-------- Document section
Concerning the famous and uncannily accurate chart of South America drawn by Ottoman Admiral Piri Reis,
http://en.wikipedia.org/wiki/Piri_Reis_map
Professor Sezgin quotes an articel by Paul Kahle which perhaps forms the common view of european historians:  "According to Kahle, Pīrī Reīs supposedly based his map on a model of Portuguese provenance. Let us therefore compare the Pīrī Reīs map with the earliest surviving Portuguese maps up to 1502."

He shows that the Portuguese maps are "substantially less developed both in terms of content and the area covered."  After proving that the famous Ottoman map had far too many details which were lacking in any european charts or maps, he concludes that Piri Reis's map drew its knowledge not from any Portuguese map but rather from a pre-Columbian Islamic cartographical tradition which had already mapped the eastern coast of South America and the West Indies to a degree of exactitude which was unknown in the history of European cartography prior to the 18th century."
----------------
-------- Dataset extract
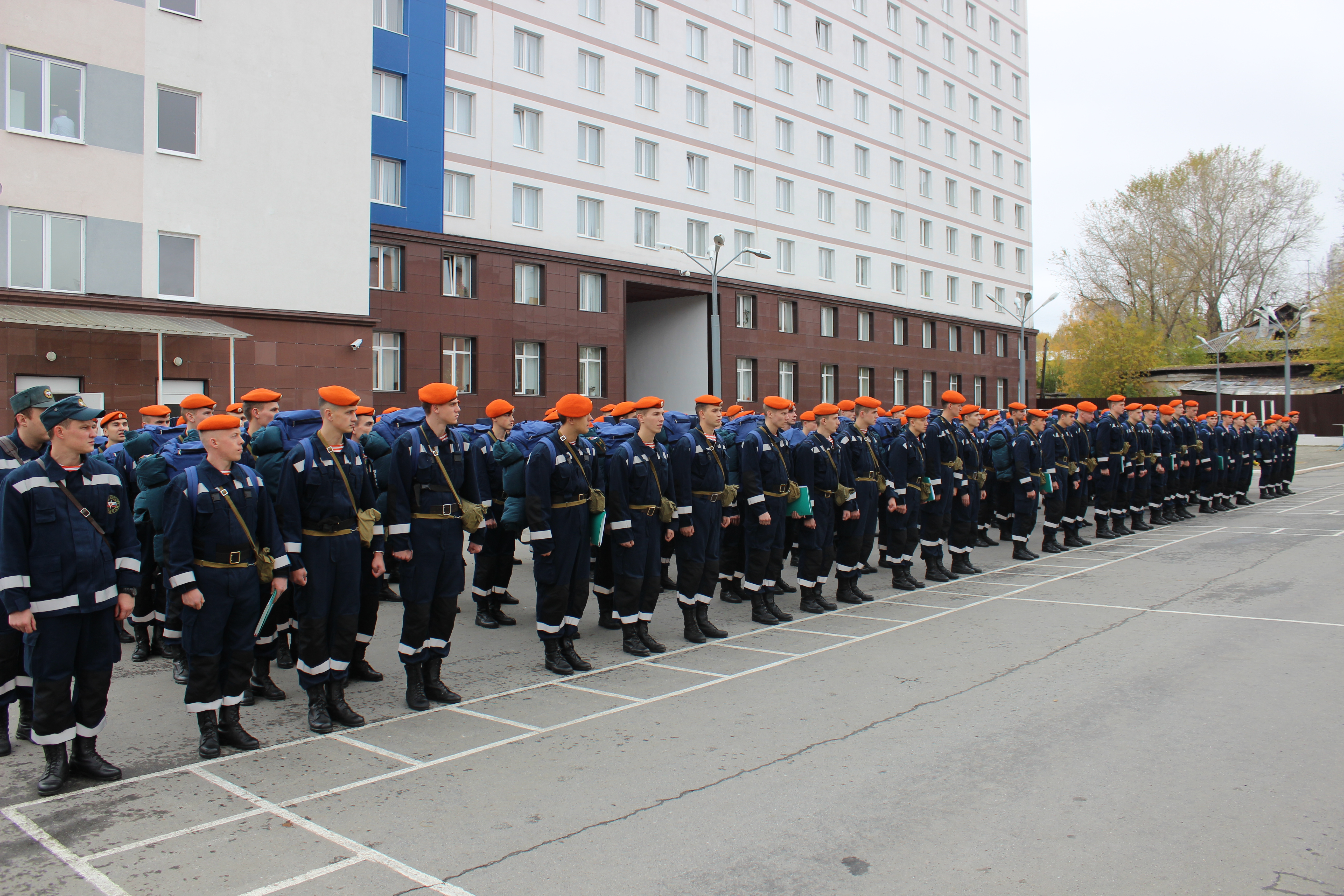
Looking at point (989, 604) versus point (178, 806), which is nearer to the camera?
point (178, 806)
----------------
_Given problem_
Reproduce verbatim the full text above on the Piri Reis map, keeping every character unchanged.

_Response to the exercise_
Concerning the famous and uncannily accurate chart of South America drawn by Ottoman Admiral Piri Reis,
http://en.wikipedia.org/wiki/Piri_Reis_map
Professor Sezgin quotes an articel by Paul Kahle which perhaps forms the common view of european historians:  "According to Kahle, Pīrī Reīs supposedly based his map on a model of Portuguese provenance. Let us therefore compare the Pīrī Reīs map with the earliest surviving Portuguese maps up to 1502."

He shows that the Portuguese maps are "substantially less developed both in terms of content and the area covered."  After proving that the famous Ottoman map had far too many details which were lacking in any european charts or maps, he concludes that Piri Reis's map drew its knowledge not from any Portuguese map but rather from a pre-Columbian Islamic cartographical tradition which had already mapped the eastern coast of South America and the West Indies to a degree of exactitude which was unknown in the history of European cartography prior to the 18th century."